Is five per cent justified?

TREASURER:

I don't buy into an instant commentary on individual claims by unions. What I want to see is the outcomes that are consistent where wage rises are matched by productivity growth. That's what we must have if we are to tackle the inflationary challenge. And our industrial relations arrangements are designed to ensure just that.

TREASURER:

Treasurer, the Federal Government has made available a lot of money to people to help them pay their childcare bills. How worried are you that the money won't be absorbed by childcare centres simply increasing their prices, and specifically, what mechanism will the Commonwealth use to ensure that that doesn't happen?

TREASURER:

Well, we'll want to see that the rises that may be in the system are justified. We have put in place significant new assistance for families to assist them with their out-of-pocket childcare costs, and we don't want to see that gobbled up by inflationary rises in the childcare sector. So, we will use whatever means is available to us.

JOURNALIST:

Well, what means are available?

TREASURER:

Well, I don't think that there are a large number of means that are automatically available to us, but the Government will certainly be scrutinising what operators are doing in the context of our new arrangement for a 50 per cent rebate on out-of-pocket childcare costs.

JOURNALIST:

Will this be a name and shame? Specifically, do you have any power or ability to do this, or is it beyond your control at the prospect of watching all this dough go out the door in people's pockets?

TREASURER:

We won't be watching all the dough go out the door and not into people's pockets but into the profits of childcare companies. We'll take what action we can to ensure that increases in prices are reasonable. But there are limits to Commonwealth power in this area.

JOURNALIST:

Can you take any action at all? Can you name anything that you could do?

TREASURER:

These are matters for the spokeswoman, Julia Gillard. These are matters that are before the Government at the moment, and as I've just indicated, we will be not only watching it very closely, we will use whatever levers we have available to ensure that there is a reasonable outcome and that the taxpayer gets value for dollar and that the individual gets value for money.

JOURNALIST:

But you don't have any levers, do you?

TREASURER:

That's not quite true. But I'm not going to speculate on what we may or may not do at all.

JOURNALIST:

Mr Swan, you've mentioned climate change. In designing an emissions trading scheme, is it your view that it should be as encompassing of the entire economy as it possibly can be, and do you support the inclusion of transport in an emissions trading scheme?

TREASURER:

Well, these are matters which will be canvassed in the Green Paper, which we [will be] releasing. But we have said that the reach of the scheme should be as broad as possible. The previous government said that it should encompass transport. In fact, the current Shadow Treasurer said emphatically on the record that it should, and the previous Prime Minister had acknowledged there would be impacts on energy prices. All of these matters will be discussed and put before the Australian people as we go through the Green Paper process, and the Government will take its final decisions towards year's end.

JOURNALIST:

Given transport, I think you calculate it around about 15 per cent of national emissions, wouldn't it be environmental vandalism not to include petrol in an emissions trading scheme?

TREASURER:

I've said to you that the Government's preference, and the previous government's preference, was to have the scheme as wide as possible. But we will discuss all of these issues and put them before the Australian people through the Green Paper process.

JOURNALIST:

Senator Sherry, can I ask, why are we doing another Green Paper? Isn't it just another review? You call it an action plan, it's consultive. What's your response to criticism that it's just another review?

> _DATASET EXTRACT_
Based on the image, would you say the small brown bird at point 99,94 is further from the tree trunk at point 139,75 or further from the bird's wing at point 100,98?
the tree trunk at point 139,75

> _SET TASK 1_
Please say whether each statement agrees with the press conference text, answering yes or no and quoting the text's deciding words exactly. (a) The Treasurer says the new arrangement gives a 50 per cent rebate on out-of-pocket childcare costs. (b) The Treasurer says Commonwealth power over childcare prices has no limits. (c) The Treasurer says the Government will take its final decisions on the emissions trading scheme around mid-year.
> _SET TASK 2_
Extend the press conference text beyond its last sentence, keeping its question-and-answer form.

> _WRITTEN RESPONSE 1_
(a) Yes: "our new arrangement for a 50 per cent rebate on out-of-pocket childcare costs"
(b) No: "But there are limits to Commonwealth power in this area."
(c) No: "the Government will take its final decisions towards year's end."

> _WRITTEN RESPONSE 2_
SHERRY:

Well, if you look at the Green Paper you'll see we've taken the time and trouble to outline, in considerable detail, the developments, the size and the various issues that we've identified in respect to margin lending, mortgage broking, non-bank lending and trustee companies; a 30-day turnaround period for consultation; such issues as who would regulate these centres, those types of issues. But at the end of the day, I remain very confident that these powers will be transferred. COAG has already signed off. But it is important to set out the details of each industry sector - how it's grown, what the issues are, what the regulatory challenges are - and to consult for that period.

TREASURER:

I just want to add to that. This Government is tackling the big challenges, whether it is climate change or this area that Nick's talking about now, where it's all been in the too hard basket for 12 years. We are moving very quickly across Federal-State relations reform, Federal-State financial relations, climate change, education, tax. All of these issues are before the Government with an action agenda for this term. We can't undo what the previous government didn't do in 12 years, but we can sure as hell make a very good start. And what Nick's talking about today is some fundamental reform that will bring real benefits for mums and dads out there who are consuming financial services. And they do expect to be consulted about it before we do it.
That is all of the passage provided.